→ WHAT THE TASK REQUIRES: Tally the lines in the data below that contain the string "image". Reply with the number alone.

-------- EXERCISE INPUT

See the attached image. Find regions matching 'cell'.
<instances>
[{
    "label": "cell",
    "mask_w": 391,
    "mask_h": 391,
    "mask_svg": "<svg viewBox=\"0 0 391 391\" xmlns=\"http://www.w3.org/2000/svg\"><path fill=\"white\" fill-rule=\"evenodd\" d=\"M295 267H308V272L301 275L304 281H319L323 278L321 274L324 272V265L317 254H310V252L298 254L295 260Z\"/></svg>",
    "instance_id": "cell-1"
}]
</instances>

----------------
-------- EXERCISE INPUT

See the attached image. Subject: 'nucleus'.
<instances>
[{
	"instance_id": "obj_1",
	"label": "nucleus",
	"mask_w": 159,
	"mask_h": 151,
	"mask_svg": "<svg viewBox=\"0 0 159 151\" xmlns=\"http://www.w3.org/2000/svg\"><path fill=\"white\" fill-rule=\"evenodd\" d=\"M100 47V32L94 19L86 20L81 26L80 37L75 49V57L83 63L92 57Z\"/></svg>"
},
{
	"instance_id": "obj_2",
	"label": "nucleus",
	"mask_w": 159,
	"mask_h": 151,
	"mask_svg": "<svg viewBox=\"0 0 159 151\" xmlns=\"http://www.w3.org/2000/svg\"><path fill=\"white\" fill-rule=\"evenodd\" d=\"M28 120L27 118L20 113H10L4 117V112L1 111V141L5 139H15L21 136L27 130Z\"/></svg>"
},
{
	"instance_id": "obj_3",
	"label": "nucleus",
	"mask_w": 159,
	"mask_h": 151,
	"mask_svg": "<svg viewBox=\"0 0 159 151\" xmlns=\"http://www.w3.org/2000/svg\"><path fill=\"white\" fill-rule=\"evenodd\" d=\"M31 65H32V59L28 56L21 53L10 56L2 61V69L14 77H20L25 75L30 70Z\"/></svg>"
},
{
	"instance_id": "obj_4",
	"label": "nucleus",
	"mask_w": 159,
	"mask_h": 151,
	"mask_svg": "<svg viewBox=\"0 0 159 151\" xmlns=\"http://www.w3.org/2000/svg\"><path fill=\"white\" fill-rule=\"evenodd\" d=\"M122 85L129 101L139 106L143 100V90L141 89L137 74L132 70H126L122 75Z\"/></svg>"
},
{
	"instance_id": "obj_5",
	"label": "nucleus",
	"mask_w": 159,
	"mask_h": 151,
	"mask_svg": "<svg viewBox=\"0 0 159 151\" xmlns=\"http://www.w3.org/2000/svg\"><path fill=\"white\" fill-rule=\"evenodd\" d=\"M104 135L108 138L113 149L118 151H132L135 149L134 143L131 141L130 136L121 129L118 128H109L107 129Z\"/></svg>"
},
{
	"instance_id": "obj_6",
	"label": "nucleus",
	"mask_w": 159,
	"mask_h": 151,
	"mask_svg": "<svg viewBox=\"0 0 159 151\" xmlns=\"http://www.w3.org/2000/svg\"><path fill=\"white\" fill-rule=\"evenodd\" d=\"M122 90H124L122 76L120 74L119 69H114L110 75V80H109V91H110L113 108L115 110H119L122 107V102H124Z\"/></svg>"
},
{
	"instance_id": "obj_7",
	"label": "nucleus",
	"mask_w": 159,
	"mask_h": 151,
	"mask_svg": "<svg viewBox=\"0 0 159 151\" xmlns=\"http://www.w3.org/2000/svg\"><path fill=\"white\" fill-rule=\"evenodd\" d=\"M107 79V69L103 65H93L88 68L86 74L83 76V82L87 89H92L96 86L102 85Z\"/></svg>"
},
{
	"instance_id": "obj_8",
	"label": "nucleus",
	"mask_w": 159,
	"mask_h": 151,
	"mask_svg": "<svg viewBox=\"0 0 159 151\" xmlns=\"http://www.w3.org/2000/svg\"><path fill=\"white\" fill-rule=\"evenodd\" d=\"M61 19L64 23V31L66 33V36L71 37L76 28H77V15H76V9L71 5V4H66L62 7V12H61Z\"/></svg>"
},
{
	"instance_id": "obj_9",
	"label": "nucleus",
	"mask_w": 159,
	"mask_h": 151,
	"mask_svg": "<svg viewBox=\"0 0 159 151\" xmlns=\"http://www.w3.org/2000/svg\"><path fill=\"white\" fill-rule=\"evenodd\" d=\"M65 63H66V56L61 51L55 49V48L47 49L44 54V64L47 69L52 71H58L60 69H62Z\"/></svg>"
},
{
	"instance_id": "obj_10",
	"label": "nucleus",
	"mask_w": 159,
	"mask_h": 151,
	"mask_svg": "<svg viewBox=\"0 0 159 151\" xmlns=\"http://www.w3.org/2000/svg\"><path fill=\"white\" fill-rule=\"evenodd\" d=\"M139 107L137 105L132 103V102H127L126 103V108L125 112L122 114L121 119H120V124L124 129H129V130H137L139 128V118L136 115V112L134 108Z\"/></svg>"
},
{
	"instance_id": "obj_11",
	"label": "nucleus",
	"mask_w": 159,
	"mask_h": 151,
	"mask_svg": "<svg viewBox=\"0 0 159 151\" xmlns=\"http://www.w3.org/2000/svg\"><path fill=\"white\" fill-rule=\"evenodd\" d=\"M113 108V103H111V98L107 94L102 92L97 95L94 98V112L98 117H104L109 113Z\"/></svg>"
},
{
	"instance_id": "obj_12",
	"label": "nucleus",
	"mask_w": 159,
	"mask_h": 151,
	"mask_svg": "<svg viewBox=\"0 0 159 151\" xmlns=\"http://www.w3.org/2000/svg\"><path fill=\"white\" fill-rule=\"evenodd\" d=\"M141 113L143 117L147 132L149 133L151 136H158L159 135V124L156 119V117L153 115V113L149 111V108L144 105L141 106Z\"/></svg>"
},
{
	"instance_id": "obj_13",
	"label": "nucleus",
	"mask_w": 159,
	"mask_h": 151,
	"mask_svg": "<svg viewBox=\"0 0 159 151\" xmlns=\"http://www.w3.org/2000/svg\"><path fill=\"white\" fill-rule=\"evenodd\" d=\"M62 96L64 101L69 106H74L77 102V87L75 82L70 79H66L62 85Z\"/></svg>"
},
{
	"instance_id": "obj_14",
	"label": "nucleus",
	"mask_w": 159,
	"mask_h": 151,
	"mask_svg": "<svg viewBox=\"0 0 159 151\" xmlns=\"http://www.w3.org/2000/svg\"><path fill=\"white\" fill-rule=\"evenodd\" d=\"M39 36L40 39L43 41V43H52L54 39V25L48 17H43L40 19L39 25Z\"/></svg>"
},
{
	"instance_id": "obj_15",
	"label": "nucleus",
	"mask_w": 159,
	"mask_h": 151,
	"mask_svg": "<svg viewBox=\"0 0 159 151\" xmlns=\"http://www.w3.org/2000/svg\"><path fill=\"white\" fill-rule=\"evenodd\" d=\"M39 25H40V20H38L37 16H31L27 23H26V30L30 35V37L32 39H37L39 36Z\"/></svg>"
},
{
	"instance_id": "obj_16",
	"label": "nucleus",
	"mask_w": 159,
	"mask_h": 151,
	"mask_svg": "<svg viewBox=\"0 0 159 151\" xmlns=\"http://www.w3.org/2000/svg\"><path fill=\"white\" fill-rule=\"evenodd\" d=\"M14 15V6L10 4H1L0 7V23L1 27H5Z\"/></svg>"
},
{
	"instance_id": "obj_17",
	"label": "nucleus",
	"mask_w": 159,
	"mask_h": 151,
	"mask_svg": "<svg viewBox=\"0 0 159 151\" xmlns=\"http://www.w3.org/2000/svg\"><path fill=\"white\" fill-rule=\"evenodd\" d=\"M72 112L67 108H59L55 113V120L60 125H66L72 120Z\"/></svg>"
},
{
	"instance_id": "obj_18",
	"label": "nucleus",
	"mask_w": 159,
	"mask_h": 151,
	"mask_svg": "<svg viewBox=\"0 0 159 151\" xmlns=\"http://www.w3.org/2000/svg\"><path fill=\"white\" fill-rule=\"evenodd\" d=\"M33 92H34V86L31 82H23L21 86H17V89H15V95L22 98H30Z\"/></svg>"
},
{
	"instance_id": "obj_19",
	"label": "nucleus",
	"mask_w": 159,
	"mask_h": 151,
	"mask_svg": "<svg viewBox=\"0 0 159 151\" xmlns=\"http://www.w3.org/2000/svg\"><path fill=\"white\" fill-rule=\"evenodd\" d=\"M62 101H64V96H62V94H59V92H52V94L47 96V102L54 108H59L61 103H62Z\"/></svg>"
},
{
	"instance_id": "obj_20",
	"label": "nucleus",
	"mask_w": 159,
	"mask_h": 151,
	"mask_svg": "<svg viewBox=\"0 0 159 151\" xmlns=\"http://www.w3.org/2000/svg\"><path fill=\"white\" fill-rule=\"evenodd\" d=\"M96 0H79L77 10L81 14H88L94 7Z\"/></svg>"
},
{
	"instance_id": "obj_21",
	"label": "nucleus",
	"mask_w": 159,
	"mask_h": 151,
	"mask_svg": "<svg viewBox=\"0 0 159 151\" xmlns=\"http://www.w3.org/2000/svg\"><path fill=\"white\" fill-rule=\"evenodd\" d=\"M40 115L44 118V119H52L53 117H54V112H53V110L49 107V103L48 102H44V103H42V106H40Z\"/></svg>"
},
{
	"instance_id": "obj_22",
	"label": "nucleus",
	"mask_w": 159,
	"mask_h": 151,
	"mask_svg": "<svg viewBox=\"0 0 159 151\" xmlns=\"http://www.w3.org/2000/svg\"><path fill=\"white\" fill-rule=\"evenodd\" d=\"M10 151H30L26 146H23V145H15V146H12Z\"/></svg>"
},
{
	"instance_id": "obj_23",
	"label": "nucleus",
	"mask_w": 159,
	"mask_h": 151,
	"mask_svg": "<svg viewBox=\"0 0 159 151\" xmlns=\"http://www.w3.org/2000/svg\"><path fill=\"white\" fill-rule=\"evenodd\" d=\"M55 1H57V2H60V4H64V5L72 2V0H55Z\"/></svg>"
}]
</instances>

----------------

→ SOLVED EXERCISE: 2